::: RECORDS TO PROCESS

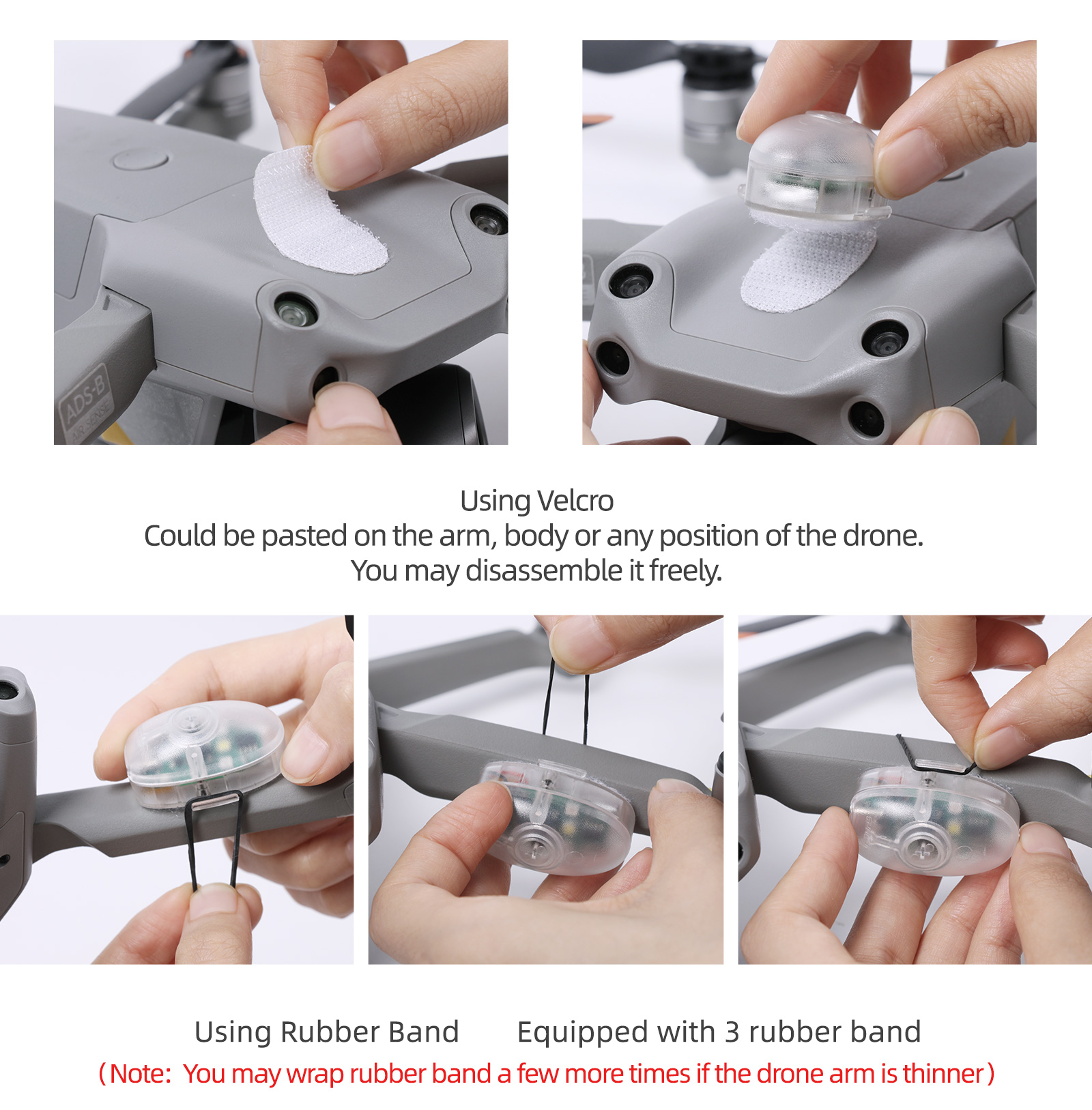 ADS-B
AIR SENSE

Using Velcro
Could be pasted on the arm, body or any position of the drone.
You may disassemble it freely.

Using Rubber Band    Equipped with 3 rubber band
(Note: You may wrap rubber band a few more times if the drone arm is thinner)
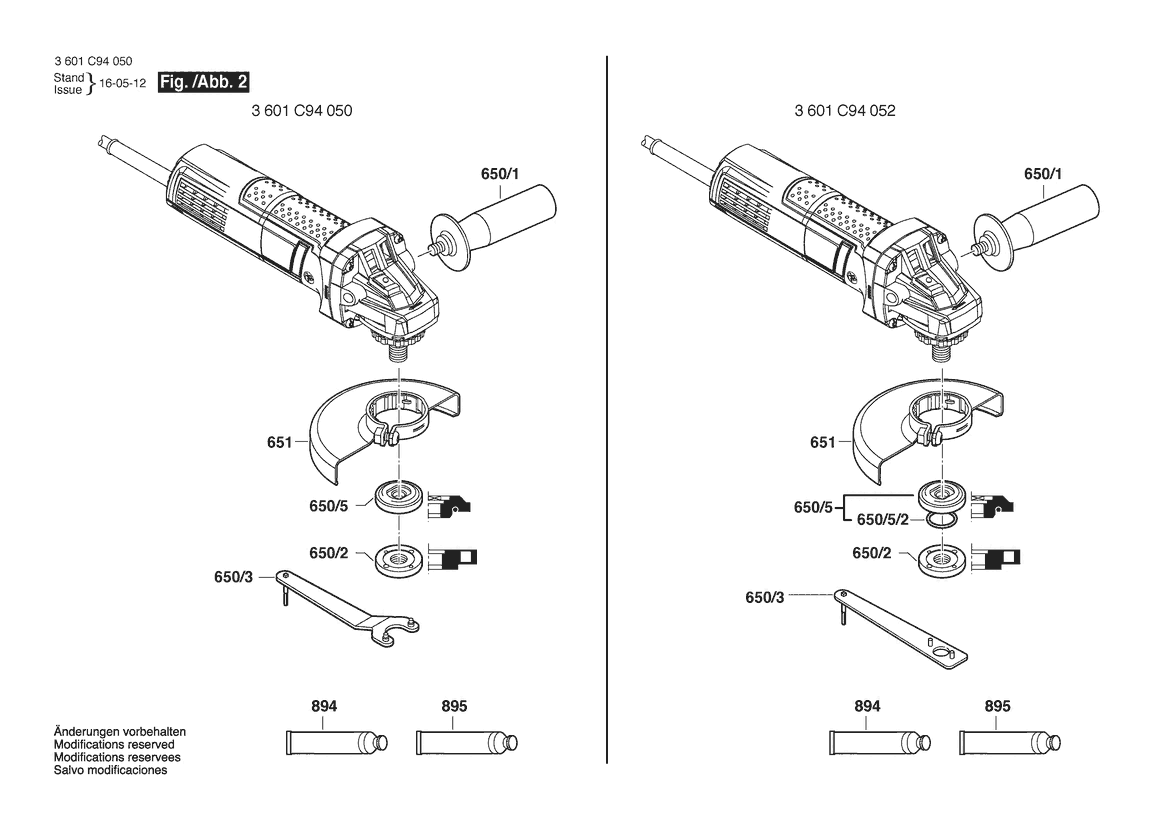 3 601 C94 050
Stand Issue } 16-05-12 Fig. /Abb. 2

3 601 C94 050

650/1

651

650/5

650/2

650/3

894

895

Änderungen vorbehalten
Modifications reserved
Modifications reservees
Salvo modificaciones

3 601 C94 052

650/1

651

650/5

650/5/2

650/2

650/3

894

895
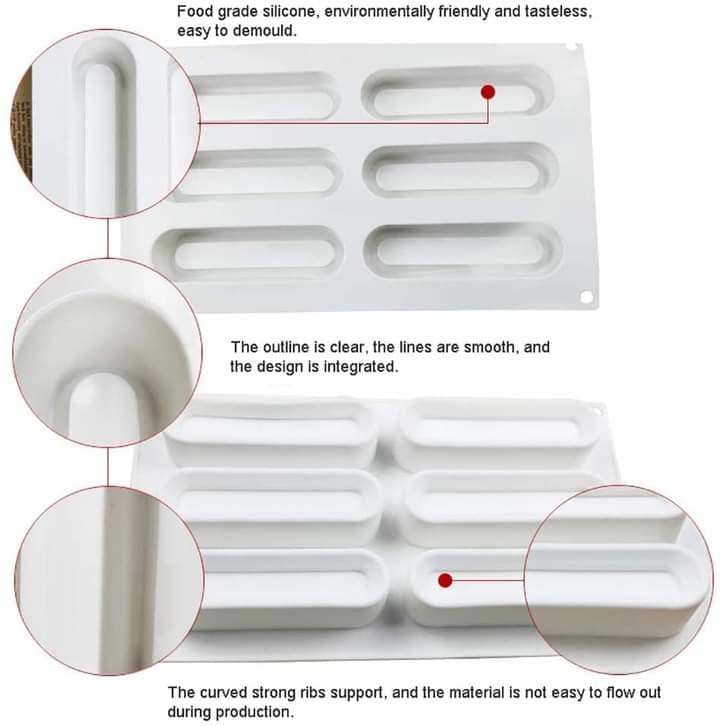 Food grade silicone, environmentally friendly and tasteless, easy to demould.

The outline is clear, the lines are smooth, and the design is integrated.

The curved strong ribs support, and the material is not easy to flow out during production.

::::::

WHAT IS EXPECTED | Looking at the records above, work out how many lines contain "Using". Give the number only.

ANSWER TO THIS TASK | 2